>> begin SELECTION
Find out more about these quirky, fun and insightful imaginative adaptations of the Google logo

Today’s Google Doodle commemorates what would have been famed SA novelist, Alan Paton’s 115th birthday, which led to a whirly-burly digital journey to discover what these doodles are all about and how they came to be in the first place.

 

 

The first Google Doodle, dated August 30, 1998, in which Google founders Larry and Sergey played with the corporate logo to indicate their attendance at the Burning Man festival in the Nevada desert

 

If you’ve never come across them before and are left confused by the term ‘Google Doodle’, you may have seen the artistic renderings that sometimes grade Google’s home page. Google’s Doodles are what the search engine behemoth itself describes as the ‘fun, surprising, and sometimes spontaneous changes that are made to the Google logo to celebrate holidays, anniversaries, and the lives of famous artists, pioneers, and scientists’.

 

It originated in 1998, when Google founders Larry and Sergey adapted the corporate logo to indicate their attendance at the Burning Man festival in the Nevada desert. While the revised logo was merely intended as a comical message to Google users to indicate the founders were ‘out of office’, it also birthed the idea of decorating the company logo to celebrate notable events.

In 2000, they asked current webmaster Dennis Hwang, who was an intern, to produce a doodle for Bastille Day. It was so well received that Dennis was appointed Google’s chief doodler. Due to their popularity, it spawned an entire team of talented illlustrators (aka doodlers) and engineers who still today make it their mission to reimagine the unmistakable logo. Their job is a group effort aimed at enlivening the Google homepage and bringing smiles to Google users around the world. While they initially focused on and celebrated familiar holidays, nowadays they highlight a wide array of events and anniversaries, and according to a National Public Radio article published in November 2017, Google doodler Nate Swinehart says they can also convey powerful messages. We’re saying more with them. We’re reinventing them technologically, but also topically.”

According to the Google Doodle webpage, the team has created over 2,000 doodles for Google homepages around the world. While they welcome ideas from users, who can email these to proposals@google.com, the team won’t respond to everyone as they receive hundreds of requests daily.

Group of previous Google Doodles

 

There’s even a Doodle4Google competition running currently, although its exclusively valid for in the 50 states of the United States, Puerto Rico, Guam and the district of Columbia. The competition encourages children to use their imagination to create a Google Doodle based on what inspires them. The entries are assessed on their artistic merit, creativity and theme communication and awards prizes to winners.
>> end SELECTION
>> begin GIVEN INFORMATION
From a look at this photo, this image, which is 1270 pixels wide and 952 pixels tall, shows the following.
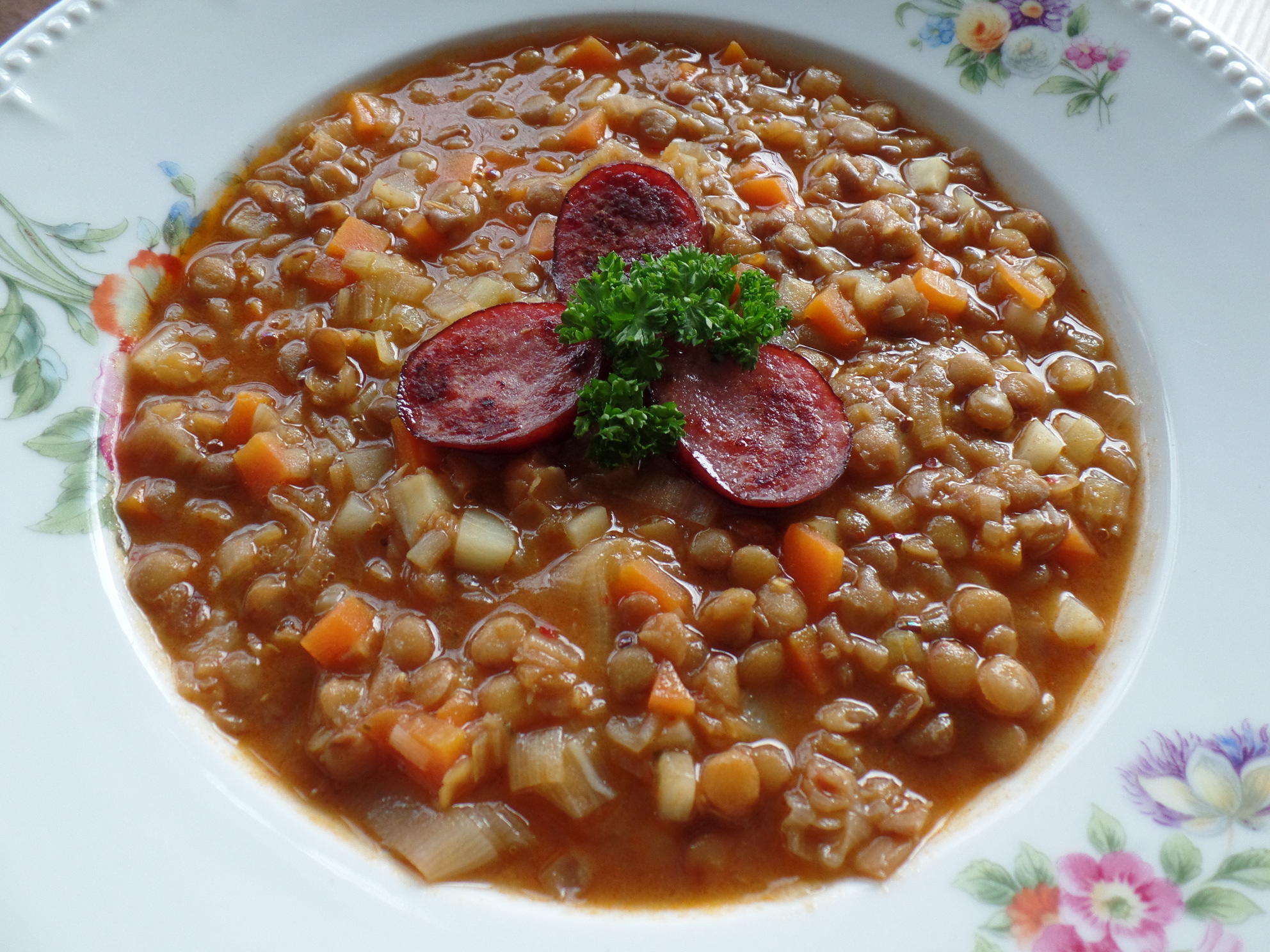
>> end GIVEN INFORMATION
Please decide whether each statement below agrees with the Google Doodle text above the listing, and back each yes or no with the deciding words of the text, quoted exactly. (a) The first doodle signaled that the founders were attending the Burning Man festival. (b) Dennis Hwang was already Google's chief doodler when he made the Bastille Day doodle. (c) The doodle team replies to every idea users send by email.

(a) Yes: "Google founders Larry and Sergey adapted the corporate logo to indicate their attendance at the Burning Man festival in the Nevada desert"
(b) No: "they asked current webmaster Dennis Hwang, who was an intern, to produce a doodle for Bastille Day. It was so well received that Dennis was appointed Google’s chief doodler"
(c) No: "the team won’t respond to everyone as they receive hundreds of requests daily"